Faites attention lorsque vous dites ce que vous pensez de votre concurrent !

Début 2021, la Cour d’appel d’Anvers a été appelée à se pencher sur une affaire opposant deux fabricants d’aspirateurs. L’un avait associé l’autre au scandale autour du logiciel truqueur d’une célèbre marque automobile. Pour la Cour, c’est inacceptable.

Label énergétique avec un sac vide

Un fabricant d’aspirateurs sans sac (ci-après : X-Sans) a constaté qu’un concurrent-fabricant d’aspirateurs avec sac (ci-après : Y-Avec) vendait ses produits avec le label énergétique A. À tort, selon X-Sans, car les tests en vue de l’obtention du label énergétique devaient être réalisés avec un sac vide.
══════
DÉFI - Poursuivez le texte sur le litige entre les deux fabricants d'aspirateurs à partir de sa dernière phrase. Les données n'interviennent en rien dans ce travail.
══════
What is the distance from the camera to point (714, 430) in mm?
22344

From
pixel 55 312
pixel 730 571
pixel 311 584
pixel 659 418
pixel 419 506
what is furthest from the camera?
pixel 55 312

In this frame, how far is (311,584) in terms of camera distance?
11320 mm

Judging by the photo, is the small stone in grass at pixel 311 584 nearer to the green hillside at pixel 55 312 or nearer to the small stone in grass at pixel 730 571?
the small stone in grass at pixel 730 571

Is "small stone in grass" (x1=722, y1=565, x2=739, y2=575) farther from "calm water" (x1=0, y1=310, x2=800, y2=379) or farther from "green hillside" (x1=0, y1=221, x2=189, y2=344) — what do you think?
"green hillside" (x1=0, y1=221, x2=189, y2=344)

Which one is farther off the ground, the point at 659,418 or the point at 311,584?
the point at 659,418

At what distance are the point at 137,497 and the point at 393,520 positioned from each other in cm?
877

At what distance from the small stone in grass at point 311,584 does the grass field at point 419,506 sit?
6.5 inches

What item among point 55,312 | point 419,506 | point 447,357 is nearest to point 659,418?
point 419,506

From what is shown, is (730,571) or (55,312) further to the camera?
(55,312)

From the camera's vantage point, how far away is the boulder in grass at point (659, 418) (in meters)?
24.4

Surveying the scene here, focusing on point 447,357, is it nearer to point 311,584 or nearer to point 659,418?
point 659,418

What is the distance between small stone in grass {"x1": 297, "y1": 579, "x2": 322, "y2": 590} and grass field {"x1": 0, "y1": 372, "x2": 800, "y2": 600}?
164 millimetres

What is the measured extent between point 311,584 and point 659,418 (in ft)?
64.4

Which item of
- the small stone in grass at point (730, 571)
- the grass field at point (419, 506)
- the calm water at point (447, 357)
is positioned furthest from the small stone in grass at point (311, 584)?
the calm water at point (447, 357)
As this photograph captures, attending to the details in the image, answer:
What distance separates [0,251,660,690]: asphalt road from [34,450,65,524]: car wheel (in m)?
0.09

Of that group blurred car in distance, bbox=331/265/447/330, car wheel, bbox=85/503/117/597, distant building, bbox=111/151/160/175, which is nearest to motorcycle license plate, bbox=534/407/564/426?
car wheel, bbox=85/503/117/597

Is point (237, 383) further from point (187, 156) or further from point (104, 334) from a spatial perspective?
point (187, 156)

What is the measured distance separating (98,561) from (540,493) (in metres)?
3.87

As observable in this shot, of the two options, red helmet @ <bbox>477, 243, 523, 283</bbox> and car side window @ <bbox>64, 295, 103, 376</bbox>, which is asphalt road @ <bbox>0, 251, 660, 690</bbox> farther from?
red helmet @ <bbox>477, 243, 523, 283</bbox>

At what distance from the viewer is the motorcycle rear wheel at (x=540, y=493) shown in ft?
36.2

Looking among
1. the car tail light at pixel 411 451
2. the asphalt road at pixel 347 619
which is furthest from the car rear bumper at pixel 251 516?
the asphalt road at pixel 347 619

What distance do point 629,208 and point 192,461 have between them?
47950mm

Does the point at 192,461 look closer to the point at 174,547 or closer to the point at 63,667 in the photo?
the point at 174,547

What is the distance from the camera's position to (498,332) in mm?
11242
══════
RÉSULTAT -
X-Sans a donc saisi le Tribunal de première instance européen pour contester la procédure de test. Cela s’est passé en 2015. Suite à cette procédure, le fabricant a encore diffusé un communiqué de presse dans lequel il attirait l’attention sur le fait que le consommateur était induit en erreur sur la consommation énergétique réelle par la manière dont les tests devaient être réalisés.

Suite à ce communiqué, un journaliste a posé des questions supplémentaires et a reçu un e-mail avec les détails suivants : Y-Avec représentait un groupe de marques et il s’est avéré que… l’une de ces marques avait été impliquée dans le scandale du logiciel truqueur dans l’industrie automobile. Dans l’e-mail, X-Sans a associé les deux, utilisant délibérément les termes de « scandale du logiciel truqueur » et « scandale (nom de la marque automobile).

Le journaliste a repris les informations obtenues X-Sans dans son article et le lendemain matin, Y-Avec a avalé son café de travers en lisant le journal. Y-Avec a intenté une action en justice, mais n’a obtenu que partiellement gain de cause : X-Sans a été condamné en 2016 pour publicité comparative dénigrante. X-Sans a interjeté appel de ce jugement.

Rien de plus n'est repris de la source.